The avoidance of harmful LLM hallucinations requires extensive investments when developing any medical LLMs before real-world deployment.
Scenario: AI Hallucination During the National Agency for Food and Drug Administration and Control (NAFDAC)-Triggered Drug Recall
Context
A major pharmaceutical - consumer goods company in Lagos, Nigeria uses an LLM-powered AI chatbot to handle customer inquiries across its website and social media platforms.
During a real product recall of a popular anti-malarial drug, triggered by NAFDAC’s discovery of unregistered batches in circulation, concerned customers begin flooding the chatbot with queries like:
“Is batch DX41-002 part of the NAFDAC recall?”
The chatbot which is powered by a general-purpose LLM, tries to give response based on its training and internal logic, but it lacks direct access to the official NAFDAC data.
Because there is no accurate real-time information, the LLM confidently generates a hallucinated response saying: “No, batch DX41-002 is not affected by the recall and is safe to use.” But realistically, AX45-003 has been recalled and identified by NAFDAC as unregistered batches.
Impact of the Hallucination
Mistreatment: Consumers may ingest the drug thinking it is safe to use, and since not recommended by NAFDAC, may be unsafe for use and this may have an adverse effect of the safety of the patient.
Compliance Issue: Misleading safety statements given by the Chatbot could trigger penalties by NAFDAC.
Legal Liability: The company responsible for the manufacture of the drug could become susceptible to lawsuits and consumer protection action.
Damage of Reputation: The company can incur bad reputation if the false information gets widely spread on social media platforms.
Reason for the hallucination
Root Cause
Description
Lack of data grounding
The LLM has no access to live NAFDAC data or an internal batch registry
Ambiguous user input
Batch codes follow different formats and naming conventions which could lead to misinterpretation
Sampling configuration
The use of high top-p or temperature values give room for more speculative completions
Training Uncertainty
The LLM overuses reassuring language when uncertain
Strategies to mitigate hallucinations
1. Prompt Engineering and Intent Restriction
Give clear and specific prompts so that the chatbot can be guided towards desired outputs and intent restrictions. Disclaimers should also be included.
E.g.:
“Only respond if the batch code exists in the verified NAFDAC recall database. If missing or unsure, refer the user to an official support. Do not guess.” “Do note that this response is based on the data currently available. Please, kindly verify this information with NAFDAC or contact your healthcare service provider.”

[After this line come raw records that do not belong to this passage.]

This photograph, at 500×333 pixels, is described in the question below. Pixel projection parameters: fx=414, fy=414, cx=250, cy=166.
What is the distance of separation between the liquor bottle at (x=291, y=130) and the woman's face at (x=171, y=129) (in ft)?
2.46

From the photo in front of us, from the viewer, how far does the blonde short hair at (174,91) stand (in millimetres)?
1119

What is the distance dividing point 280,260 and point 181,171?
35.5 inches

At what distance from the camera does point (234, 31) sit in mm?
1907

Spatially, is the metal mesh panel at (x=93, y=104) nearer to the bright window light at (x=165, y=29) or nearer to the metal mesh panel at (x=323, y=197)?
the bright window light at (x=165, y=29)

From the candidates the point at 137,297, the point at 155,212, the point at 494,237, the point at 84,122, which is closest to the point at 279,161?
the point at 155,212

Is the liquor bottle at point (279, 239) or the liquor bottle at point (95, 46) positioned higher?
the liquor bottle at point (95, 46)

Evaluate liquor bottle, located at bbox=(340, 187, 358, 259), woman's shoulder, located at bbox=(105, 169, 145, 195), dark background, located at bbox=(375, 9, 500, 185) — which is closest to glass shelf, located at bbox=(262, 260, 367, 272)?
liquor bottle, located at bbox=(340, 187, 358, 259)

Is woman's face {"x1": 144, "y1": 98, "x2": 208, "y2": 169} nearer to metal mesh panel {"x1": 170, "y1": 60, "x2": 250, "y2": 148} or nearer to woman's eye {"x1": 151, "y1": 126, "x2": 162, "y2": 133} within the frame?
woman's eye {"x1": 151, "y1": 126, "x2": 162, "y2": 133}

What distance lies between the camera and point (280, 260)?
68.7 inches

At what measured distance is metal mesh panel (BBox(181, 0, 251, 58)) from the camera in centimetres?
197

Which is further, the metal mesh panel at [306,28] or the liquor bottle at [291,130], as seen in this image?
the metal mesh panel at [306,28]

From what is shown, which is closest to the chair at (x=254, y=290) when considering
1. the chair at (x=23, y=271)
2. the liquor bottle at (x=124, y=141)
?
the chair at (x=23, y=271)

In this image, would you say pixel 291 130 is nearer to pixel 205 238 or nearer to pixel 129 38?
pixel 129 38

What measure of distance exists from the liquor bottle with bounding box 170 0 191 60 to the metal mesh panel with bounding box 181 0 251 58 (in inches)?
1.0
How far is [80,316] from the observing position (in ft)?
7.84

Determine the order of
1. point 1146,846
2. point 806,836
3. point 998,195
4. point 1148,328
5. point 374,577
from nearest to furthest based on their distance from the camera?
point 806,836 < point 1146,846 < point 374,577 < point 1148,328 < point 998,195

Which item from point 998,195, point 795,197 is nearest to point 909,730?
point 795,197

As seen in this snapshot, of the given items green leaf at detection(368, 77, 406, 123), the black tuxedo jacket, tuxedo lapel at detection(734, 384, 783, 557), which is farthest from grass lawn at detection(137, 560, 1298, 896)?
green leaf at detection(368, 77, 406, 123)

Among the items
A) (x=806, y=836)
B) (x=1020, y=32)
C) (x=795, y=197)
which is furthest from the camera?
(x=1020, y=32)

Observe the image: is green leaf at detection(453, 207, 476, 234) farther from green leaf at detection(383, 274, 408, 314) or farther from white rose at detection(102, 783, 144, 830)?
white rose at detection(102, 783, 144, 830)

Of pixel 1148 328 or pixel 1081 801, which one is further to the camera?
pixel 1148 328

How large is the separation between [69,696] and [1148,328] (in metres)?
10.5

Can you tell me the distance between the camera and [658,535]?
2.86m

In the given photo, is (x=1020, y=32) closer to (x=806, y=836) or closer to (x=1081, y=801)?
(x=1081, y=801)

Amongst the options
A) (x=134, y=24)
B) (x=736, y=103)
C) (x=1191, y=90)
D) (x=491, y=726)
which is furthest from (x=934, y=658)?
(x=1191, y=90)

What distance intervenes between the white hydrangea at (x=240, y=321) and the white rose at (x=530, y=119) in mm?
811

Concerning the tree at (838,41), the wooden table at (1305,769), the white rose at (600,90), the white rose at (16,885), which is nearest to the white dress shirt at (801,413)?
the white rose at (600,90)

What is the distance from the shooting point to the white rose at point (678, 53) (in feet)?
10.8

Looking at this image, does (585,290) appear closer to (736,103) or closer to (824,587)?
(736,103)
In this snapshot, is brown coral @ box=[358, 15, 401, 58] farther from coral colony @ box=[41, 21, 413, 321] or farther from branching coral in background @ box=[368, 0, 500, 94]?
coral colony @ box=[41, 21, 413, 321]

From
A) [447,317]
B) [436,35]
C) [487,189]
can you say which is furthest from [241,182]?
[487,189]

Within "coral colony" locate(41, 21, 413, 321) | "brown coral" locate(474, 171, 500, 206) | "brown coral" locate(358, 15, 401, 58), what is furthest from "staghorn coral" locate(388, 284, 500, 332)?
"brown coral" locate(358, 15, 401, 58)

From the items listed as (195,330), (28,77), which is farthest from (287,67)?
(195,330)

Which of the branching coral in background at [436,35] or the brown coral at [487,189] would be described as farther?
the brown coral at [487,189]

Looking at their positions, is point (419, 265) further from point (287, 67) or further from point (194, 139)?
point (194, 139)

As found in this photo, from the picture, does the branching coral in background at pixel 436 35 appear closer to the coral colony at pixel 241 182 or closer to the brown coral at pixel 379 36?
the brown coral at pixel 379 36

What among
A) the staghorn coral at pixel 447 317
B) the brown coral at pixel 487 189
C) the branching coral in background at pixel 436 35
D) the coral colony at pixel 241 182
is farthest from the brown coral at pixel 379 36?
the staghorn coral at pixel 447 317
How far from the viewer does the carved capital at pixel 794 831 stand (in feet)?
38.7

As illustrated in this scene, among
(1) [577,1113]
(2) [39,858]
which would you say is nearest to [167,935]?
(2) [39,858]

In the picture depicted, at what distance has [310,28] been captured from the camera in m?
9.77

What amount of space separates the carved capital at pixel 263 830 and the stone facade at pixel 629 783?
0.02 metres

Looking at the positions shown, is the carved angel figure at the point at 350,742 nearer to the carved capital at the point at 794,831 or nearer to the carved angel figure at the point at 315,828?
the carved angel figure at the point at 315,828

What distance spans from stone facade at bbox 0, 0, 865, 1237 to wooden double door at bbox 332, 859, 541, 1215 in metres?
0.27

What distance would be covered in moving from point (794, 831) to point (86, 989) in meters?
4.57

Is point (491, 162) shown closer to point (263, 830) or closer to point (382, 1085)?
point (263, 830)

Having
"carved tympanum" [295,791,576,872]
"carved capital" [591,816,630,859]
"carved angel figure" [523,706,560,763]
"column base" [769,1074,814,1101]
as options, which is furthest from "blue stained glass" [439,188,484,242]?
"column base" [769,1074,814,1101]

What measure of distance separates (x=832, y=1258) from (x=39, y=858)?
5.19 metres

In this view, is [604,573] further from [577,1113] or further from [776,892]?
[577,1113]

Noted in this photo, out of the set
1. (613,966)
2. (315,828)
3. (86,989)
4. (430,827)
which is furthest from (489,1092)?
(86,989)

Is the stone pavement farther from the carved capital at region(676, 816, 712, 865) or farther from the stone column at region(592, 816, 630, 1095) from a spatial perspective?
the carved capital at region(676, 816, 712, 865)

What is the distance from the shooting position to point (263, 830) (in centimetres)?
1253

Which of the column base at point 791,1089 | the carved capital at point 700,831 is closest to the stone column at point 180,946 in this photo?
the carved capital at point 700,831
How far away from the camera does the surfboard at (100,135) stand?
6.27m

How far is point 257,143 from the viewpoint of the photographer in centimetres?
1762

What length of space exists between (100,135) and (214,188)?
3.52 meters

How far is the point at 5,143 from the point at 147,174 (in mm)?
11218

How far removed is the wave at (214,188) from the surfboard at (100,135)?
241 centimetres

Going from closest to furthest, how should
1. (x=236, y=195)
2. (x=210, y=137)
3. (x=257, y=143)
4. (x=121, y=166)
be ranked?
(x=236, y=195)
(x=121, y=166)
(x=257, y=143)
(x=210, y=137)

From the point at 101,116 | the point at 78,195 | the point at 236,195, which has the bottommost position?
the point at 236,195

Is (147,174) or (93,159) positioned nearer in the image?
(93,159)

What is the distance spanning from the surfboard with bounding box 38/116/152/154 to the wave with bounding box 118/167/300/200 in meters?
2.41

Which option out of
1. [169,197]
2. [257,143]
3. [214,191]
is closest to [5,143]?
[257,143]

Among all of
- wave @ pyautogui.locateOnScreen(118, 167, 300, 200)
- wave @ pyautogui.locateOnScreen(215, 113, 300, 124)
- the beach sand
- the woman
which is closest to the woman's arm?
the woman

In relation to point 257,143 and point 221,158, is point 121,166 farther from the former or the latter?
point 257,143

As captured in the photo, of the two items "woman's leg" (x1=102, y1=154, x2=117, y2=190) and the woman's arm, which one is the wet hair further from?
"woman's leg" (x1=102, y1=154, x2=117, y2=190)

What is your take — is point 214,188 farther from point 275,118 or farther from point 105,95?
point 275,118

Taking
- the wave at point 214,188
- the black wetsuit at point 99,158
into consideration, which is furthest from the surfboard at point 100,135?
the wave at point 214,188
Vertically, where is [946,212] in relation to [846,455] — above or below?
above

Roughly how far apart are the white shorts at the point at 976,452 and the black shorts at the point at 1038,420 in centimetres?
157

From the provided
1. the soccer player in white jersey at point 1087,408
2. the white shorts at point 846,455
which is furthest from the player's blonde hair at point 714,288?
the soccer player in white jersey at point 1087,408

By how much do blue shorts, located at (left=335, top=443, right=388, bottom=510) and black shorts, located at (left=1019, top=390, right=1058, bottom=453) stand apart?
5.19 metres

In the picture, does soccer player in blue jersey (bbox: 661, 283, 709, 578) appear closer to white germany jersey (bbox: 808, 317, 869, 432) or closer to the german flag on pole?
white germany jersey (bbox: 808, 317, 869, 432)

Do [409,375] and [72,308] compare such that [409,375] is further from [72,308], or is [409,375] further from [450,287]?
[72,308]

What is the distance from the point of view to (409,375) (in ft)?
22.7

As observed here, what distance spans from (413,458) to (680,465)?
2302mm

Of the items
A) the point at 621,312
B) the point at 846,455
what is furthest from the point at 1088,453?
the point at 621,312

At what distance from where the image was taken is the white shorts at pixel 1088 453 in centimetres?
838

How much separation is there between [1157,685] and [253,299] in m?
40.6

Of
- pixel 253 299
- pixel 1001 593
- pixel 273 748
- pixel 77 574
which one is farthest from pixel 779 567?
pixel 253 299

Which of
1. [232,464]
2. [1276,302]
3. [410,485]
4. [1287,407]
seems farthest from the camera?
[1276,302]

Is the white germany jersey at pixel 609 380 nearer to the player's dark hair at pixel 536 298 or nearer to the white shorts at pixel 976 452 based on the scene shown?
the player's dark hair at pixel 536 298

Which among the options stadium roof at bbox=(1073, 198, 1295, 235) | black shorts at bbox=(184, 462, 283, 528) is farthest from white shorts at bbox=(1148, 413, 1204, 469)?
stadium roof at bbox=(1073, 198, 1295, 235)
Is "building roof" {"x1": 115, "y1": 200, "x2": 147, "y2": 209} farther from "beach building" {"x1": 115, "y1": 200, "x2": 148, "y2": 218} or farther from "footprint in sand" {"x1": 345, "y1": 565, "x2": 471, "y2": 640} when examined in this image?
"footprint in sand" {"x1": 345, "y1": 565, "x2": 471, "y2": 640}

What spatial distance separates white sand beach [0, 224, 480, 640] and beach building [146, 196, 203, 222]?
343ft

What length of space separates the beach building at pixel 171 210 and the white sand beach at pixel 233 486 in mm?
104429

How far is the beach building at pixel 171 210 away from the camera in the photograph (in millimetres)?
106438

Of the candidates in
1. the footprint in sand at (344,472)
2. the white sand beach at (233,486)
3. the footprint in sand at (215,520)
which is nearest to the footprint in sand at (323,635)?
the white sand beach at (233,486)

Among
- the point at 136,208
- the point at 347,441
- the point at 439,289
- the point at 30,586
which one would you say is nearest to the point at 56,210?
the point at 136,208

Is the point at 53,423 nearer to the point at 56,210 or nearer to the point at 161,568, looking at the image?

2. Flow Logic and Escalation Paths
Design the chatbot’s behaviour with layered safeguards and fallback logic e.g., If the user mentions “batch,” “recall,” “NAFDAC”, trigger a recall-check intent. If no match or confidence level is low, escalate to human agent or provide a static contact link.
3. System Architecture Enhancements
By using Retrieval-Augmented Generation (RAG), connect the LLM to a live database of affected batches sourced from NAFDAC or internal compliance systems. Also, instead of fetching responses from scratch, the model can retrieve the relevant facts first, then summarize them.
The below model configuration can be adopted.
Restrict randomness by using lower top_p (e.g., 0.1–0.2) feature.
Use temperature = 0 for deterministic outputs in safety-critical queries.
Make use of only template-based responses and generate answers only as configured.
4. Monitoring, Feedback, and Recovery Process
· By detecting potential misleading or overconfident statements, automatically flag risky responses.
· Provision of user feedback controls by allowing users to report incorrect or unhelpful information.
· Keep audit logs for all responses by maintaining traceability for legal and regulatory reviews.
Conclusion
In pharmaceutical manufacturing domains especially in heavy markets in Nigeria where compliance is a major subject, LLM hallucination is a great ordeal. Mitigating these risks means combining LLM safeguards with a high-level system architecture, data integration and human fallback channels.